Nikki Curtis died on February 1, 2002. Robert was convicted of capital murder and sentenced to death on February 14, 2003. Immediately after sentencing the district court appointed James Volberding as state habeas counsel for the purposes of challenging Robert’s capital-murder conviction under Texas Code of Criminal Procedure 11.071. Volberding filed an initial application under Article 11.071 on December 13, 2004. Volberding raised no claims related to the now-discredited “shaken baby” science that was used to obtain Robert’s conviction or any ineffective assistance of counsel claims. While the initial state habeas application remained pending, on August 8, 2005, this Court received a pro se document entitled “Notice of Desire to Raise Additional Habeas Corpus Claims.” On September 16, 2009, this Court denied all relief, and dismissed the 2005 pro se filing as an unauthorized successive application.
On October 4, 2009, in part because Robert believed that his lawyer was not seeking relief based on his innocence, Robert wrote a letter to the federal district court asking for new counsel to represent him in federal habeas corpus proceedings.

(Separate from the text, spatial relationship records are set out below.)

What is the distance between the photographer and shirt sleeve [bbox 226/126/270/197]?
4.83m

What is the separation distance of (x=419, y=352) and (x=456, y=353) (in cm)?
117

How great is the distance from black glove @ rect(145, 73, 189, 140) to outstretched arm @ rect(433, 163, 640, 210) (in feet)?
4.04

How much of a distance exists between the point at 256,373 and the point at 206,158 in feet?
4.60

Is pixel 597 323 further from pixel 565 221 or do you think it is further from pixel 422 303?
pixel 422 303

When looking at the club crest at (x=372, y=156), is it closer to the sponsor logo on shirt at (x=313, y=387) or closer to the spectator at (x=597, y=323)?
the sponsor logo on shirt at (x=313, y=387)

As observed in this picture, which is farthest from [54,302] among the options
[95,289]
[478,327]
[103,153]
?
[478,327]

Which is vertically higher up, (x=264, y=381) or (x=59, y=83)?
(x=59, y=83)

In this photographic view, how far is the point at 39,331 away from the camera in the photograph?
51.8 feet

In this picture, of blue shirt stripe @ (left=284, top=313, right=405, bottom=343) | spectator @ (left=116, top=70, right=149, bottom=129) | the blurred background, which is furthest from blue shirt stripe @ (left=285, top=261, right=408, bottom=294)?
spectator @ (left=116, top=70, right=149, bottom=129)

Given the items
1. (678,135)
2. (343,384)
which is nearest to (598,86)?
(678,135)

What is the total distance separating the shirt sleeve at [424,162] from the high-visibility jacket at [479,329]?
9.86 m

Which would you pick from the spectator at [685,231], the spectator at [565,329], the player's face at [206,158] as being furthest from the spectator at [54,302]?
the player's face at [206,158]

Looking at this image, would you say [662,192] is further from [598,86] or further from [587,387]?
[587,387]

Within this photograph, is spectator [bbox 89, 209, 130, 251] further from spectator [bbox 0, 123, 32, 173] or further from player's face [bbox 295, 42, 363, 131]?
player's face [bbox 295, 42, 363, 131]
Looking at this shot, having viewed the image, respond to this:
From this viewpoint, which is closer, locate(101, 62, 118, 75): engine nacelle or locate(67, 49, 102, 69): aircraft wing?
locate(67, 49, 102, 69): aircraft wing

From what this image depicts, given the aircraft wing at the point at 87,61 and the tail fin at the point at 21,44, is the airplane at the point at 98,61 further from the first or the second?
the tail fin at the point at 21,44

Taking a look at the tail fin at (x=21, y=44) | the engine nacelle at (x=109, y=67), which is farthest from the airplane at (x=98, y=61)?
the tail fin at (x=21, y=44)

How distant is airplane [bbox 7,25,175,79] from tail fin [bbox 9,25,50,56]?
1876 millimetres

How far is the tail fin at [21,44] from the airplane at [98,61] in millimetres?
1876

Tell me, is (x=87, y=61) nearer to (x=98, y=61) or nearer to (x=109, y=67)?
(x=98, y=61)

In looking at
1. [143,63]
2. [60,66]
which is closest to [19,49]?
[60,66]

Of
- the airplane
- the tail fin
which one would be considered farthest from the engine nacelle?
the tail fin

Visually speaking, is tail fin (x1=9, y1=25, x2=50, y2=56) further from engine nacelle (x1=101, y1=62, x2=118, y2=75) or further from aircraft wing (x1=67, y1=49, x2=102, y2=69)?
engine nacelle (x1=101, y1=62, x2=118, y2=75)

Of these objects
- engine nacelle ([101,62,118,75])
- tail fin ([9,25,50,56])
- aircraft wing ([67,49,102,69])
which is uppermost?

The letter stated, “I don’t want to keep the same attorney that I have now,” referring to Volberding. On November, 3, 2009, the district court appointed Volberding anyway.
The district clerk entered Robert’s pro se letter on the docket on November 9, 2009. That same day, not knowing that Volberding had sought appointment or that the court had already appointed Volberding to represent Robert in federal proceedings, Robert wrote another letter to the court which stated, “I’m writing to inform you all that I do not want to keep the same attorney that I had for my state writ of habeas corpus.
On December 11, 2009, Volberding filed a “Response to Roberson’s Motion for New Counsel.” The response was adverse to Robert’s wishes and asserted that the client had failed to “identify deficiencies with his current counsel.” Volberding represented to the federal district court that “all federal claims were exhausted in state court before seeking federal appointment” and that he “made a determined effort to identify, present, protect and exhaust Roberson’s federal claims so they would not be procedurally defaulted from review by the Court. On December 21, 2009, the district court declined to substitute appointed counsel. The district court later denied all relief.
On March 29, 2014, because Volberding was still his appointed counsel, Robert wrote to Volberding urging him to look into challenging the “shaken baby evidence” because he had heard that that theory was being viewed as junk science in the courts and had heard that the new Senate Bill 344 (which established Article 11.073) might be of some help. He also urged Volberding to make a claim that he was actually innocent.
Volberding responded to Robert’s letter by stating that the facts of Robert’s case were different and informing Robert that there was no procedural vehicle for raising a challenge to the junk science in his case.
After Volberding declined to investigate the junk science used at trial, on April 28, 2015, Robert wrote a letter to the Fifth Circuit that was docketed May 4, 2015. The letter asked, “Could please [sic] remove my court appointed attorneys, Mr. Seth Kretzer and Mr. James W. Volberding from my case and appeals.” The letter made clear he wanted new counsel “[b]ecause lead federal attorney at first was my state habeas attorney” and so would not likely argue that his own representation in state habeas corpus proceedings was ineffective. The letter also asserted that there existed a “communication breakdown” between counsel and client, and that Volberding “refuse[s] to communicate properly to be able to defend me properly on my appeals.” The letter also asserted an irreconcilable conflict because, among other things, federal counsel refused to file claims of actual innocence. Id. Robert asked that “independent” counsel be appointed.
Two days after the letter was docketed, Volberding and co-counsel, Seth Kretzer, filed a letter urging the Fifth Circuit to deny their client’s request for new counsel, stating that Kretzer had “reviewed the entire state and federal appellate record, and all state and federal pleadings, and found no claim or potential claim that was not raised, or raised incorrectly, by Mr. Volberding.” Volberding “recommend[ed] that the Court deny” his client’s request. Citing co-counsel’s warranty, the Fifth Circuit denied the motion.
Robert’s execution date was set for June 21, 2016. After several more months of litigation related to whether Volberding and Kretzer had a conflict of interest and were therefore unsuited to continue representing Robert, he was appointed new federal habeas counsel—just three months before his scheduled execution.
After conducting an initial review of Robert’s file, on April 1, 2016, new federal counsel requested that the Office of Capital and Forensic Writs investigate a possible Article 11.073 challenge to the science undergirding Robert’s conviction and any claims of innocence. The current habeas application and accompanying motion to stay Robert’s execution followed.
A week before the scheduled execution, Texas’s highest criminal court, the Court of Criminal Appeals, halted the execution, relying in part on a state law that allows for legal challenges based on changes in the science that was used to convict someone. This law is Article 11.073 of the Texas Code of Criminal Procedure, also known as “the junk science writ law.”